===== RECORDS TO PROCESS

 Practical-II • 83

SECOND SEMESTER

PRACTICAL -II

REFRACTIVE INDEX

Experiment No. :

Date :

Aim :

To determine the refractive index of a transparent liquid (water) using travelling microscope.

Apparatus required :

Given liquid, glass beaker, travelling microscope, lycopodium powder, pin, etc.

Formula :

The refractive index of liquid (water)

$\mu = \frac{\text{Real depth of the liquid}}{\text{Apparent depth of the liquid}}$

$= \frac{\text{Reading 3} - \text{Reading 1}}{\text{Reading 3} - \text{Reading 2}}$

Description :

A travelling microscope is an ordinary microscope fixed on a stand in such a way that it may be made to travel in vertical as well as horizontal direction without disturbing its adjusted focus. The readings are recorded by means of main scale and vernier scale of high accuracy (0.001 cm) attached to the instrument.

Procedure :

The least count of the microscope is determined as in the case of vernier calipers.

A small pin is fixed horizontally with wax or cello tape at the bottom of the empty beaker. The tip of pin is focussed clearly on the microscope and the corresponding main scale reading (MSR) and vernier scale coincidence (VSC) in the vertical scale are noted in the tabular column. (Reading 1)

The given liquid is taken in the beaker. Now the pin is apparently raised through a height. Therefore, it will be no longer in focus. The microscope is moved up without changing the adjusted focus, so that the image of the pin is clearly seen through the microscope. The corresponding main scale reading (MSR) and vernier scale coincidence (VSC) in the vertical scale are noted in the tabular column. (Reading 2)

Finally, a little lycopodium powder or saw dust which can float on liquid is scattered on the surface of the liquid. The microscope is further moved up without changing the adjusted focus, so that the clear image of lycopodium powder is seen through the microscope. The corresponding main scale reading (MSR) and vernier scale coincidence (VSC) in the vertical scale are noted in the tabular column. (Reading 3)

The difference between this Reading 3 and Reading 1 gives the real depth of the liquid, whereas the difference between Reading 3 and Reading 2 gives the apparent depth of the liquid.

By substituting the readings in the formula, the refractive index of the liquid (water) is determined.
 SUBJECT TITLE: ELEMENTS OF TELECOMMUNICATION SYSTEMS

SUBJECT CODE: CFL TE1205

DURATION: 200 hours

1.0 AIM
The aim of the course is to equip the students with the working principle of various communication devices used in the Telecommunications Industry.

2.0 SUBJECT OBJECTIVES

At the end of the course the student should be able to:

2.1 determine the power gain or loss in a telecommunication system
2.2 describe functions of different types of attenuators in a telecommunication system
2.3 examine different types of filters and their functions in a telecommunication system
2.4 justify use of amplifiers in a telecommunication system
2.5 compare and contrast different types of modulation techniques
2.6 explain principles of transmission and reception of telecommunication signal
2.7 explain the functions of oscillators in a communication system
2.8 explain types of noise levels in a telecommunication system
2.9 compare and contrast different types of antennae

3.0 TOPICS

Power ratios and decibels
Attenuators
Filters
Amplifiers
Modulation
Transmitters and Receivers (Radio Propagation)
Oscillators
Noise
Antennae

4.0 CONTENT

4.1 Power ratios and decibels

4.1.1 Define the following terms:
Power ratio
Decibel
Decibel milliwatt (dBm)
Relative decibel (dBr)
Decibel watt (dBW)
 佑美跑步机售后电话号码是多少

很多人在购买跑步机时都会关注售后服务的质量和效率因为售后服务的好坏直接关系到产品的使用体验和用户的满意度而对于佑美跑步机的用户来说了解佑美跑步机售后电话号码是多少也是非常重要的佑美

==========

*EXERCISE AIM:*
Retype the whole listing without changing anything.

*RESULT BELOW:*
 Practical-II • 83

SECOND SEMESTER

PRACTICAL -II

REFRACTIVE INDEX

Experiment No. :

Date :

Aim :

To determine the refractive index of a transparent liquid (water) using travelling microscope.

Apparatus required :

Given liquid, glass beaker, travelling microscope, lycopodium powder, pin, etc.

Formula :

The refractive index of liquid (water)

$\mu = \frac{\text{Real depth of the liquid}}{\text{Apparent depth of the liquid}}$

$= \frac{\text{Reading 3} - \text{Reading 1}}{\text{Reading 3} - \text{Reading 2}}$

Description :

A travelling microscope is an ordinary microscope fixed on a stand in such a way that it may be made to travel in vertical as well as horizontal direction without disturbing its adjusted focus. The readings are recorded by means of main scale and vernier scale of high accuracy (0.001 cm) attached to the instrument.

Procedure :

The least count of the microscope is determined as in the case of vernier calipers.

A small pin is fixed horizontally with wax or cello tape at the bottom of the empty beaker. The tip of pin is focussed clearly on the microscope and the corresponding main scale reading (MSR) and vernier scale coincidence (VSC) in the vertical scale are noted in the tabular column. (Reading 1)

The given liquid is taken in the beaker. Now the pin is apparently raised through a height. Therefore, it will be no longer in focus. The microscope is moved up without changing the adjusted focus, so that the image of the pin is clearly seen through the microscope. The corresponding main scale reading (MSR) and vernier scale coincidence (VSC) in the vertical scale are noted in the tabular column. (Reading 2)

Finally, a little lycopodium powder or saw dust which can float on liquid is scattered on the surface of the liquid. The microscope is further moved up without changing the adjusted focus, so that the clear image of lycopodium powder is seen through the microscope. The corresponding main scale reading (MSR) and vernier scale coincidence (VSC) in the vertical scale are noted in the tabular column. (Reading 3)

The difference between this Reading 3 and Reading 1 gives the real depth of the liquid, whereas the difference between Reading 3 and Reading 2 gives the apparent depth of the liquid.

By substituting the readings in the formula, the refractive index of the liquid (water) is determined.
 SUBJECT TITLE: ELEMENTS OF TELECOMMUNICATION SYSTEMS

SUBJECT CODE: CFL TE1205

DURATION: 200 hours

1.0 AIM
The aim of the course is to equip the students with the working principle of various communication devices used in the Telecommunications Industry.

2.0 SUBJECT OBJECTIVES

At the end of the course the student should be able to:

2.1 determine the power gain or loss in a telecommunication system
2.2 describe functions of different types of attenuators in a telecommunication system
2.3 examine different types of filters and their functions in a telecommunication system
2.4 justify use of amplifiers in a telecommunication system
2.5 compare and contrast different types of modulation techniques
2.6 explain principles of transmission and reception of telecommunication signal
2.7 explain the functions of oscillators in a communication system
2.8 explain types of noise levels in a telecommunication system
2.9 compare and contrast different types of antennae

3.0 TOPICS

Power ratios and decibels
Attenuators
Filters
Amplifiers
Modulation
Transmitters and Receivers (Radio Propagation)
Oscillators
Noise
Antennae

4.0 CONTENT

4.1 Power ratios and decibels

4.1.1 Define the following terms:
Power ratio
Decibel
Decibel milliwatt (dBm)
Relative decibel (dBr)
Decibel watt (dBW)
 佑美跑步机售后电话号码是多少

很多人在购买跑步机时都会关注售后服务的质量和效率因为售后服务的好坏直接关系到产品的使用体验和用户的满意度而对于佑美跑步机的用户来说了解佑美跑步机售后电话号码是多少也是非常重要的佑美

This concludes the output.